• _YOUR INSTRUCTIONS_
Repeat all of the following material word for word, keeping every line unchanged.
* START *
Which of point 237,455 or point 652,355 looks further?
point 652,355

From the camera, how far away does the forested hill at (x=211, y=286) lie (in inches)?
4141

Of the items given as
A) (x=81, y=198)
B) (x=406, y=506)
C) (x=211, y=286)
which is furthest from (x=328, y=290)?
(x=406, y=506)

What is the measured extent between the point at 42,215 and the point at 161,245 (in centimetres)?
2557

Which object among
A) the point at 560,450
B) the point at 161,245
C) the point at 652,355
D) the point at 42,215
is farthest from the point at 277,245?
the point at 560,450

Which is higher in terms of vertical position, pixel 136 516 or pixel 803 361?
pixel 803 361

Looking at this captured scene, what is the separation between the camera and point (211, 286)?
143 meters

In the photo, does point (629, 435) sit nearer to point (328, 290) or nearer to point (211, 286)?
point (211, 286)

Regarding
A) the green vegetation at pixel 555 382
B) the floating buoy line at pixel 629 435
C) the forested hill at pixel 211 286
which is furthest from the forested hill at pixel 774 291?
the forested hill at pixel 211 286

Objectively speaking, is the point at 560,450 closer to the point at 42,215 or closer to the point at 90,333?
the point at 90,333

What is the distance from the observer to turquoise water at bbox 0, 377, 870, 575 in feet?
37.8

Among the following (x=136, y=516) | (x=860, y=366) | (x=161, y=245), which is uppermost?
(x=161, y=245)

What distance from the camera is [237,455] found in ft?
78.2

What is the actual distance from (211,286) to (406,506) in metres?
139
* END *
• _COMPLETED EXERCISE_
Which of point 237,455 or point 652,355 looks further?
point 652,355

From the camera, how far away does the forested hill at (x=211, y=286) lie (in inches)?
4141

Of the items given as
A) (x=81, y=198)
B) (x=406, y=506)
C) (x=211, y=286)
which is furthest from (x=328, y=290)?
(x=406, y=506)

What is the measured extent between the point at 42,215 and the point at 161,245 (in centimetres)?
2557

Which object among
A) the point at 560,450
B) the point at 161,245
C) the point at 652,355
D) the point at 42,215
is farthest from the point at 277,245?
the point at 560,450

Which is higher in terms of vertical position, pixel 136 516 or pixel 803 361?
pixel 803 361

Looking at this captured scene, what is the separation between the camera and point (211, 286)?
143 meters

In the photo, does point (629, 435) sit nearer to point (328, 290) or nearer to point (211, 286)?
point (211, 286)

Regarding
A) the green vegetation at pixel 555 382
B) the floating buoy line at pixel 629 435
C) the forested hill at pixel 211 286
which is furthest from the forested hill at pixel 774 291?
the forested hill at pixel 211 286

Objectively speaking, is the point at 560,450 closer to the point at 42,215 or closer to the point at 90,333?
the point at 90,333

What is the distance from the observer to turquoise water at bbox 0, 377, 870, 575 in feet?
37.8

Among the following (x=136, y=516) | (x=860, y=366) | (x=161, y=245), which is uppermost?
(x=161, y=245)

What distance from the camera is [237,455] found in ft?
78.2

What is the actual distance from (211,286) to (406,506) in metres?
139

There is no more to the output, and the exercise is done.